I wouldn't be surprised if most or all of my kids hate reading. After all, I always hated reading in school. I'm still lousy at it, and I don't do it unless I have to. But I guess everybody has to learn to read, so they'll have to do an hour or so of reading worksheets every day while they're in school. They'll hate it, and probably forget most of it, but what else can we do?
You don't believe that paragraph, of course. Indeed, you wouldn't believe anyone even moderately well-educated would say such things. But substitute "math" for "reading" and it doesn't sound nearly so odd, does it? We seem to expect that except for the favored few math whizzes, destined to be scientists, engineers, or actuaries, everyone else will merely suffer through math, finding it dull, confusing, and forgettable.
I don't think it should be that way--or that it has to be that way. Nobody thinks that only future authors and literary critics can learn to enjoy reading, or learn to write well enough to compose their own love letters and shopping lists. Math is the language that the universe speaks, a tool necessary for survival, and a source of beauty and pleasure. It ought to be available to everyone.
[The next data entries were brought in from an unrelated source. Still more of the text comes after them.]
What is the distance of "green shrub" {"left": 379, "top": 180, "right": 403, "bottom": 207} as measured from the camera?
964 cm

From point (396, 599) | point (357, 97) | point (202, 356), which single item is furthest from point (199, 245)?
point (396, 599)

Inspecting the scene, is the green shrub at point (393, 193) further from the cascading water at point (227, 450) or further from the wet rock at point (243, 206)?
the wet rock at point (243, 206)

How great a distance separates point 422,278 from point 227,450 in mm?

If the trouble isn't in the subject, then it must be in the teaching. Nobody expects to raise good readers by years of rehearsing phonetic charts alone. There is a time and a place for phonics instruction--at least for many children--but you learn what reading is by time with books, real books that tell you things you want to know. Unfortunately, most children's contact with math has no connection to reality; to the extent it does, it is tacked on arbitrarily at the end, through those dreaded story problems about things they care nothing about.
All the math usually taught in the first eight years of school is easily contained in a book that one could work through in the course of a year. They just repeat the same thing, a little more complexly, every year. And review, review, review.
Nobody needs to review their phonics charts once they can read fluently. Similarly, endless review of math facts once learned is only needed if you're not actually using math. If they aren't going to use the math, why teach it to them? And if they are using it, why waste their time?
Most elementary math books concentrate on drilling in computation skills. But that's not the primary need in math. The most important thing is to be able to think about a problem and figure out how to solve it. If you can do that, you can always work out the computational details on your own. If you can't, the fastest time on your multiplication worksheets won't help you.
What if instead of trudging through all those years of math books, children spent most of those seven years dealing with math first in reality, using it to find out things they wanted to know, exploring math games and puzzles, watching how adults used math in real life, and spending a comparatively small amount of time learning how to express those ideas--once they fully owned them--in symbols?
I suspect they'd come through much more thoroughly grounded in mathematics than those who had gone through the best traditional course in mathematics. If they had missed something (and I think with some preparation and challenges that would be unlikely), they would still have a year to sit down with a good comprehensive overview of arithmetic and pick up what they'd missed before starting into higher math on the normal schedule. In the meantime, they would have learned the why of math, and they would not have learned to hate it.